Provided records:
────────────────

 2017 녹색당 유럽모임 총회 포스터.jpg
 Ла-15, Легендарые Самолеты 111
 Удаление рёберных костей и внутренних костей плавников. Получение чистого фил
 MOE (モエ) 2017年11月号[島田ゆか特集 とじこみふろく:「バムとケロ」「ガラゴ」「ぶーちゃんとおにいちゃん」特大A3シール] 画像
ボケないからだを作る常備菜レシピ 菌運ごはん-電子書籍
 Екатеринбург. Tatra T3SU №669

────────────────

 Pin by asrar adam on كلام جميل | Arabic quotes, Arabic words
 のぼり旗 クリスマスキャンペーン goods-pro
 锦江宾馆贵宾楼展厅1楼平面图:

────────────────

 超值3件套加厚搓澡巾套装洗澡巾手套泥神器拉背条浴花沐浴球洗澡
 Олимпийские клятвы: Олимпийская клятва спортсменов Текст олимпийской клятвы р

────────────────

The response should be the listing above, limited to the lines between the one holding "Ла-15, Легендарые Самолеты 111" and the one holding "Екатеринбург. Tatra T3SU №669", inclusive, reproduced exactly.

Expected answer:
 Ла-15, Легендарые Самолеты 111
 Удаление рёберных костей и внутренних костей плавников. Получение чистого фил
 MOE (モエ) 2017年11月号[島田ゆか特集 とじこみふろく:「バムとケロ」「ガラゴ」「ぶーちゃんとおにいちゃん」特大A3シール] 画像
ボケないからだを作る常備菜レシピ 菌運ごはん-電子書籍
 Екатеринбург. Tatra T3SU №669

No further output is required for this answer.